Martin Lindved’s passion for technology started early, when he got his first game console in the 1980s. Since then, he’s managed to combine his love of technology and play to create meaningful learning experiences for his students. Lindved’s latest innovation, The Digital Tarzan Track (DTT), brings together all of his experience in working with children. Using the didactic model, the approach combines the three things that are crucial in successful teaching and learning: ICT, play and movement. Lindved has been sharing his innovation with other educators, and sees his students gaining real 21st century skills, even as pre-schoolers. Here, Lindved tells us more about DTT, and offers up some insights on the changing role of teachers and the resulting opportunities for innovation.
Can you describe how your professional achievements have advanced innovation in education?
The first time I tested the DTT, I was amazed at how much learning I could add to my teaching. The idea evolved simultaneously when I discovered the collaboration between the students. I normally only witness this kind of collaboration when they play, or play a game on the computer together.
A year ago I began introducing the DTT to other teachers, and the feedback I received
confirmed my belief that this way of teaching has opportunities that have never been seen before. The Digital Tarzan Track is a product of the way in which I have always worked. I listen to the students and their needs in class and combine it with the academic goals. The innovative part of the teaching is listening to the students and incorporating their individual needs and ways of acquiring learning.
What has changed as a result of your efforts?

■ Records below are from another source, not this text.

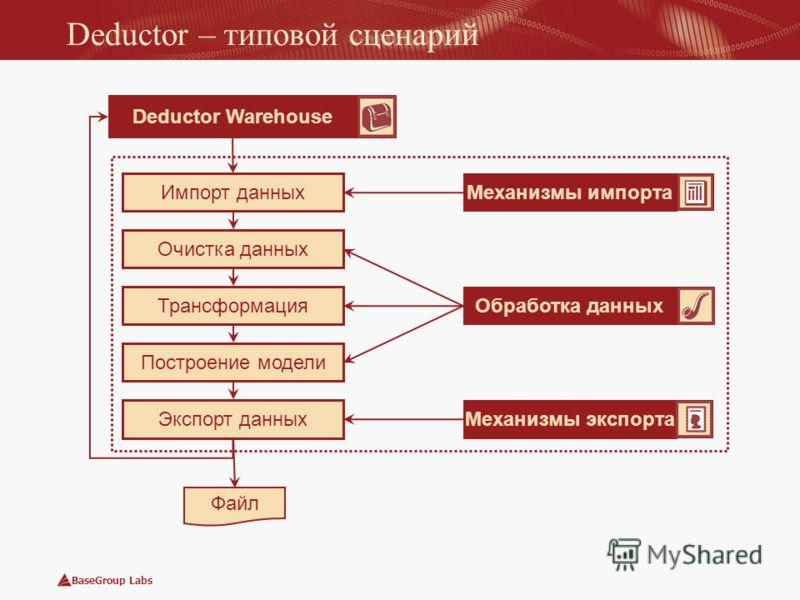 BaseGroup Labs Deductor – типовой сценарий Импорт данных Очистка данных Трансформация Построение модели Экспорт данных Файл Механизмы импорта Обработка данных Механизмы экспорта Deductor Warehouse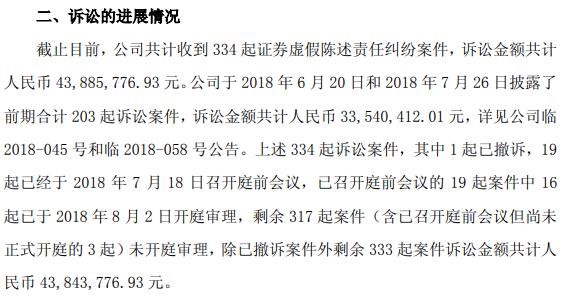 每日经济新闻综合搜狐财经、每日经济新闻App等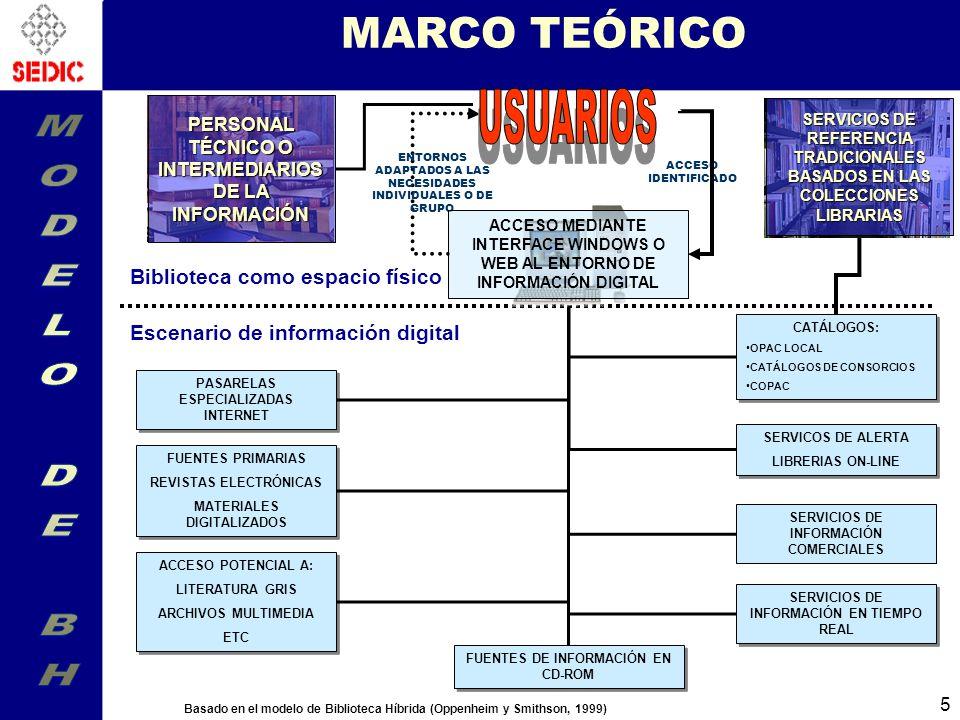 MARCO TEÓRICO MODELO DE BH USUARIOS Biblioteca como espacio físico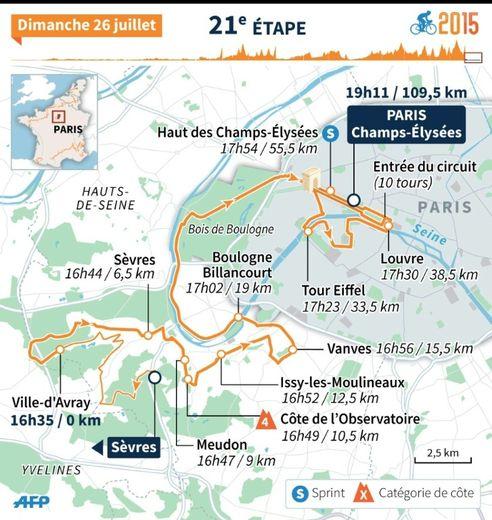 Tour de France 2015 : la 21e étape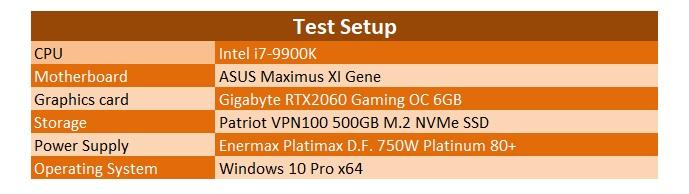 HyperX Predator 16GB DDR4-4000 Memory Kit Review - Page 3 of 5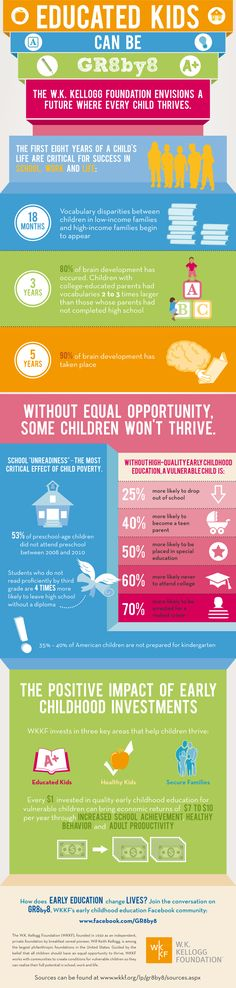 """Great infographic from W.K. Kellogg Foundation's Gr8By8 on the positive impact of early childhood investments.     """"The first eight years of a child's life are critical for success in school, work and life – without equal opportunity, some children won't thrive."""""""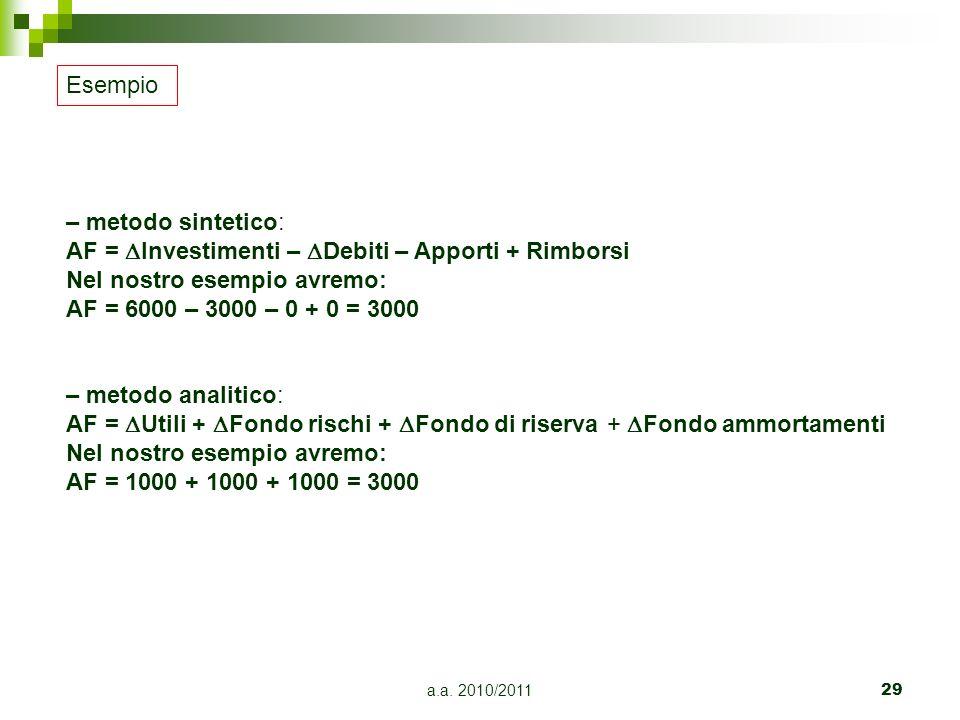 a.a. 2010/201129 – metodo sintetico: AF = Investimenti – Debiti – Apporti + Rimborsi Nel nostro esempio avremo: AF = 6000 – 3000 – 0 + 0 = 3000 – meto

One of the most important things that I want the students to take away from my teaching is the idea that we practice at school, therefore, it is important to keep trying to find the correct answer. There is no right or wrong answer when I teach and ask the students for their opinions and ask questions. When working with the DTT, I experience students helping each other through the obstacles, even when they don’t know the answer or solution to the task at hand. I see that my kind of teaching gives the students the feeling of being takes seriously. To me, learning is not about performance, but is more about having experiences and wanting to learn more. What has changed? The way we use ICT and introduce them early in school though my didactic model: The Digital Tarzan Track.

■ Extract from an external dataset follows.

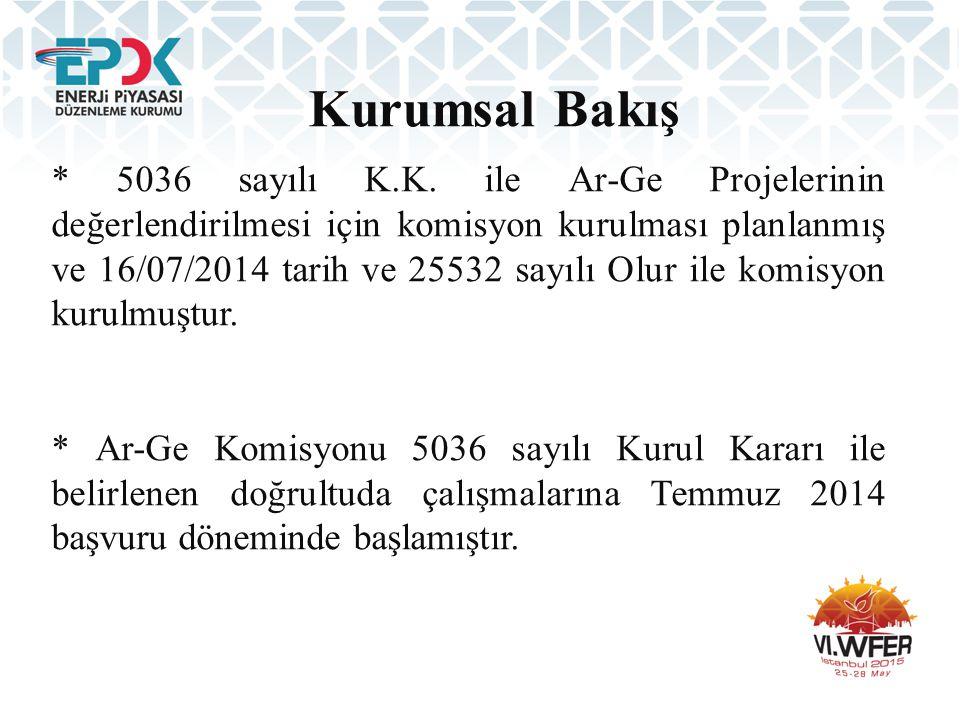 Kurumsal Bakış * 5036 sayılı K.K. ile Ar-Ge Projelerinin değerlendirilmesi için komisyon kurulması planlanmış ve 16/07/2014 tarih ve 25532 sayılı Olur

How can others facing similar challenges implement what you’ve learned through your work?
It is really quite simple. All you have to do is listen to the needs of your students, and demand that they also take responsibility. They need to take responsibility not only for their own learning, but also for the class in general and for the people they are around. The process of learning has to be a joint responsibility. It is no longer only up to the teacher, but the students share the responsibility. The students have to learn to be co-designers of their education. This will create a feeling of ownership and will inspire students to learn and to help others learn, too. The feeling of belonging to a community gives the perfect setting for the learning process. The most important role as a teacher is about class leadership. I’m not only thinking of class leadership from an educational vantage point, I think of it more in terms of an overall understanding of the individual terms of life, competences and talents of the students. And most importantly, it is about being curious about the daily challenges of the students.
How have you applied technology in innovative ways to support your work?
Six years ago I began introducing EyeToy in my classes. I was interested in the technology, because it was one of the first things that integrated movement of the body in the technology. Since then I have set up a forum for Danish kindergarten teachers on the Internet, where we can share our work. Today I use all kinds of technology in class, and I keep presenting new options to the students. I use the DTT a lot, and the model helps me to get all the students to participate. I use the sensation effect of ICT and mix it with the students’ desire to play and move. There is no doubt that this is a combination that I will continue to use in my teaching.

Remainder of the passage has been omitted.